***** EXTRAIT DU TEXTE

Abrégé d’archivistique. Principes et pratiques du métier d’archiviste
L'Association des archivistes français a publié en 2020 la 4e édition de son Abrégé d'archivistique. Principes et pratiques du métier d'archiviste. Quoi de neuf depuis les trois premières éditions de ce manuel ? Comment s'insère cet ouvrage dans les différentes traditions archivistiques ?
La mise en page des notes de ce texte n'est pas optimale. Le comité de rédaction s'en excuse et travaille à résoudre le problème.
A l’occasion du centenaire de son existence, en 2004, l’Association des archivistes français publie son premier abrégé archivistique (voir le compte rendu de Jean-Philippe Accart), en plus de consacrer un numéro commémoratif de La Gazette des archives et d’organiser un colloque de deux jours Archivistes dans le siècle. En 1970, elle était déjà à l’origine du premier Manuel d’archivistique conçu pour et par la communauté professionnelle, réédité en 1991 1 et remplacé en 1993 par La pratique archivistique française 2.

**********

## [OBJECTIF A]
Reformulez sous forme de liste le paragraphe de l'extrait qui commence par « A l’occasion du centenaire », en conservant ses faits essentiels.
## [OBJECTIF B]
Recopiez à l'identique le passage de l'extrait qui commence par « Abrégé d’archivistique. Principes » et se termine par « traditions archivistiques ? ».
Appuyez-vous uniquement sur l'extrait.

***** DONNÉES FOURNIES

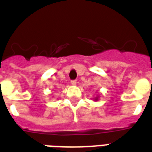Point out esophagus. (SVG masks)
<instances>
[{"label":"esophagus","instance_id":"1","mask_svg":"<svg viewBox=\"0 0 152 152\" xmlns=\"http://www.w3.org/2000/svg\"><path fill=\"white\" fill-rule=\"evenodd\" d=\"M76 83H77V80H73L71 81V83L72 85H76Z\"/></svg>","mask_w":152,"mask_h":152}]
</instances>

**********

## [RÉPONSE A]
- 2004, centenaire de l’Association des archivistes français : publication de son premier abrégé archivistique, numéro commémoratif de La Gazette des archives et colloque de deux jours « Archivistes dans le siècle ».
- 1970 : l’Association est déjà à l’origine du premier Manuel d’archivistique, conçu pour et par la communauté professionnelle.
- 1991 : réédition de ce manuel.
- 1993 : remplacement du manuel par La pratique archivistique française.

## [RÉPONSE B]
Abrégé d’archivistique. Principes et pratiques du métier d’archiviste
L'Association des archivistes français a publié en 2020 la 4e édition de son Abrégé d'archivistique. Principes et pratiques du métier d'archiviste. Quoi de neuf depuis les trois premières éditions de ce manuel ? Comment s'insère cet ouvrage dans les différentes traditions archivistiques ?